Ama bütün bunlarla savaşmak için biraz benim gibi olmak gerekiyor. Ya da bazı özelliklerimizi temsil etmeniz gerekiyor. Tümüyle temsil edemezsiniz, zaten o da zordur ve tek doruk noktasıdır. Ama izleyebilir ve yüzde onunu uygulayabilirsiniz. Herhalde artık onu da yapabilirsiniz. Çok gerçekçi bir konumda yaşamak istiyorum. Yani devrimci gerçeklik, yaratıcı gerçeklik sınırımı aşağıya düşürmek istemiyorum. Yoksa bütün gelişmeler durabilir. Bunları ciddi bir biçimde anlayın ve bizi uğraştırmayın. Hiç olmazsa namuslu öğrenciler olun. Sizler için günlerce, aylarca yoğun çabalar harcanıyor, fakat buna rağmen sizler bir düşünce derinliğine bile ulaşamıyorsunuz. Eski terbiyesizliği iki karış aşamıyorsunuz. O zaman sizi ne yapabiliriz? Biz bir noktaya kadar gelmişiz. Benim gibi “toplumun bir kamburu” kendini bu hale getirdikten sonra, siz niye getirmeyesiniz? Size anlatacağım çok şey var, fakat düşünmeye fazla gelemiyorsunuz. Anlamanız için sopayı da elimize almıyoruz. Kaza çıkar, tehlikeli olur, taktik hata olur diyoruz. Eski Kürt savaş tarzı olur ve bunu da kendimize yakıştırmıyoruz. Zaten beyinleriniz felç olmuş. Öyle yapsaydık şimdi çoktan gitmiş olurdunuz ve bu da yasalarla çelişirdi. Yasalarla çeliştiğim için de yasalar bizi çoktan götürmüş olurdu. Oysa sizler adeta yasaların içini oydunuz. Bizi dinlemeye ve gerçekten saygılı birer yoldaş olmaya hazırsanız mücadelenize devam edin. Çünkü insanı geliştireceğimize inanıyoruz, sizler de bizim bir öğretici değerimizin olduğuna inanmalısınız. Bu kadar yılların savaşçılığı var, hiç olmazsa onu anlamaya çalışın. Bir ilgisiz, bir salak, bir sahtekar gibi yaklaşmayın. Ajan bile olsanız, ajanlığınızı akıllı yapın. Şu anda tüm Kürtler veya o Türk ordusunun savaşan temsilcileri bile her gün bizden öğreniyorlar. Hem de çok iyi öğreniyorlar. Hayret ediyorum, son zamanlardaki yönetimlerine bakıyoruz, taktiklerini bizden öğreniyorlar.
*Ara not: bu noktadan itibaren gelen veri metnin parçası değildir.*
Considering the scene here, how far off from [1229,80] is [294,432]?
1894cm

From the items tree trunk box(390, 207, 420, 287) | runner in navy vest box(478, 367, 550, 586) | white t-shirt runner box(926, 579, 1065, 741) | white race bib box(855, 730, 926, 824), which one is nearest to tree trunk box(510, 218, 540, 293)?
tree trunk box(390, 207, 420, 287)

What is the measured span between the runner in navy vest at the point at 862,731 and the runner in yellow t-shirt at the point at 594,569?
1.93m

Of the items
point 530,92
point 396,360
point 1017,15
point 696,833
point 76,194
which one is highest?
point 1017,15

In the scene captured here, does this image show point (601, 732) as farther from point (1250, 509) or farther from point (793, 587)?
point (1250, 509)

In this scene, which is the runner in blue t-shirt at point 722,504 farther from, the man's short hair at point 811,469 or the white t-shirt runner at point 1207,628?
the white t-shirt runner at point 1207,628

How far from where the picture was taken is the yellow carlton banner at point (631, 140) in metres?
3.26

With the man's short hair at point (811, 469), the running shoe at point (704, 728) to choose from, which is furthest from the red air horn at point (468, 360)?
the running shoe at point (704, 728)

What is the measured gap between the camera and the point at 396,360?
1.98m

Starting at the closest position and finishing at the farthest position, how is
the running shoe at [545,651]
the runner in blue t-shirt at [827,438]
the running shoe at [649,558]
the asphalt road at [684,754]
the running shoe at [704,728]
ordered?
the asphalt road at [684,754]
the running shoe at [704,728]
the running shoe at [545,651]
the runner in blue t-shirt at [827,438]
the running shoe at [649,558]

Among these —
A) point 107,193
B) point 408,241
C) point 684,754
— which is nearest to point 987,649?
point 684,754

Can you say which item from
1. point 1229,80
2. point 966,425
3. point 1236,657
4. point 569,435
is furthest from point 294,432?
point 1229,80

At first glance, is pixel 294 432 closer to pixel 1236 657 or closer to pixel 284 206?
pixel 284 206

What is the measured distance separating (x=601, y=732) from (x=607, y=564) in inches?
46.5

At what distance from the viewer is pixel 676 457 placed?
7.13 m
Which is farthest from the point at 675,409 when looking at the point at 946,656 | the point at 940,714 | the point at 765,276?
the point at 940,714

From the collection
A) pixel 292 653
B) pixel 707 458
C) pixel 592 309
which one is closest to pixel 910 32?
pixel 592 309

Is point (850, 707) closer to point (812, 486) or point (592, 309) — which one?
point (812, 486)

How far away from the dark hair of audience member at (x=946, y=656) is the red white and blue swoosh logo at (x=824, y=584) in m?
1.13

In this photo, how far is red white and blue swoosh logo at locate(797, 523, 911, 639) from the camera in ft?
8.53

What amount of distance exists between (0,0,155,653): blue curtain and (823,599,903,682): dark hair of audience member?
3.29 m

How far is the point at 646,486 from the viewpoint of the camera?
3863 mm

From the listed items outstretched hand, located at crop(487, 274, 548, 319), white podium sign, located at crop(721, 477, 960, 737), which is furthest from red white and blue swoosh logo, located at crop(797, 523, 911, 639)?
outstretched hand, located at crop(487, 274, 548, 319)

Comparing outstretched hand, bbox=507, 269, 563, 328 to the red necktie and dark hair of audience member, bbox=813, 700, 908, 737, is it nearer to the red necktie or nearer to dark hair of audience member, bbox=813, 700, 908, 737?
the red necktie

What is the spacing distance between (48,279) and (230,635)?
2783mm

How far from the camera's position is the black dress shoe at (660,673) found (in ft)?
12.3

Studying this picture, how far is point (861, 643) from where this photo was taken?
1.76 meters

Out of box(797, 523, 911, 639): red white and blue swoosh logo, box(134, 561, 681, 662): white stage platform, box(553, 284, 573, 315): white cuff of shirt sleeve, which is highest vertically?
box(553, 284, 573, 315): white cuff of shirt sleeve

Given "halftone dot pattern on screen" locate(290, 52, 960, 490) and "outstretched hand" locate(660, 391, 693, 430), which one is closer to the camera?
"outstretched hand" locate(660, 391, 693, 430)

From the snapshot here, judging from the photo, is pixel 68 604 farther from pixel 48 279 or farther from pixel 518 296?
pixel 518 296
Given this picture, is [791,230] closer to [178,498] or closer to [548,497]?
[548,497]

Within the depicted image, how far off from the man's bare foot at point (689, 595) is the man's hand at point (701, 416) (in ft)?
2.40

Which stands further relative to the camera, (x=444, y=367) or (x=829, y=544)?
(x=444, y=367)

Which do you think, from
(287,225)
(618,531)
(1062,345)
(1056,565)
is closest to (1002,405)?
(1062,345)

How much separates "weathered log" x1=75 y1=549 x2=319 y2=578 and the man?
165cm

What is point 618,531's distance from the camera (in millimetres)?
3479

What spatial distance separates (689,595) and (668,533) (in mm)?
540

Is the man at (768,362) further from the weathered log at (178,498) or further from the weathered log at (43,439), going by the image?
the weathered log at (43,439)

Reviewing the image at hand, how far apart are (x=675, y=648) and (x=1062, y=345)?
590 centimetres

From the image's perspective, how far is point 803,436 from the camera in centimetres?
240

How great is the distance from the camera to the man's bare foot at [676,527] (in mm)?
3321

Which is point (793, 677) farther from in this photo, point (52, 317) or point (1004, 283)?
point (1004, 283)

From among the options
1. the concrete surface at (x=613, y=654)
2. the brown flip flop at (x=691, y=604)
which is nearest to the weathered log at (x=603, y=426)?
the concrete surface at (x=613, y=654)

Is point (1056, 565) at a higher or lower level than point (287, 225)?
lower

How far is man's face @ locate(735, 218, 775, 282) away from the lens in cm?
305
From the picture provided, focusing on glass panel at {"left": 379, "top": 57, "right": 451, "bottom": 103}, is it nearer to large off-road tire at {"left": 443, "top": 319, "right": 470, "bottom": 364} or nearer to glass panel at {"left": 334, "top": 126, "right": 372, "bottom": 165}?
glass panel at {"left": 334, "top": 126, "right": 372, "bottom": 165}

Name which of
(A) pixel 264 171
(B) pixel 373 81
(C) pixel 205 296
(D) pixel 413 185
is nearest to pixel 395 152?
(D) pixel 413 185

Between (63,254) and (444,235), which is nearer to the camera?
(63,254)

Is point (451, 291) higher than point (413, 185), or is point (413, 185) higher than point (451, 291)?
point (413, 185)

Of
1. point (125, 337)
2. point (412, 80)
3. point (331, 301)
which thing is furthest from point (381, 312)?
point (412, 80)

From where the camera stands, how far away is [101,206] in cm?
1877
Tarihte de, şimdi de öyle bir yaklaşımları var. Eskiden Amerika‟dan, Avrupa‟dan öğrenirlerdi, son zamanlarda ise bizden öğrenmeye çalıştıklarını görüyoruz. Tuhaf bir şey, düşmanımız bizi taklit ediyor, yani PKK‟liler gibi koşturuyor. Kontrgerillası da öyle. En son kadını da katarak neredeyse bizi solda bırakacaklar. PKK‟liler gibi yaşamak için dağda kalıyorlar, bizim yaşamımızı taklit ediyorlar. Eskiden de öyle yaparlardı. Şimdi ise PKK taklitçiliğine başlamışlar. Fakat altta kalan sizler oluyorsunuz, PKK içinde yine eski Kürt kişiliği gibi kalınıyor Adam olmak kolay değil. Yıllardır neden bunu öğrenemiyorsunuz? Sırtımda ağa mı besleyeceğim? Babalarınız sizi biraz beslemiş olabilir, ama benim sırtımda ağa beslemeyeceğimi bilmelisiniz. Tamam, hem çok çalışırız, hem birlikte yeriz, fakat sizin sandığınız gibi de değerler üzerinde yaşanılmaz. Bu, asla mümkün değildir. PKK‟de maddi, manevi örgüt değerlerini üretmek farklıdır, kullanmak farklıdır. Artık bunu öğreneceksiniz. Çünkü PKK‟li olduğunuzu, PKK için yaşadığınızı, savaştığınızı sanıyorsunuz. İşinize gelmiyorsa ya kaçın ya da değişik bir tarzda yerinize oturun. Bize biraz inanacaksınız. Kendinizin büyüklüğüne sevdalanmayacaksınız, çünkü fazla bir büyüklüğünüz yok. Sizin tarzınız bitik, sizin tarzınız üretmiyor, içinden fazla başarı çıkmıyor. Artık bunu görmelisiniz.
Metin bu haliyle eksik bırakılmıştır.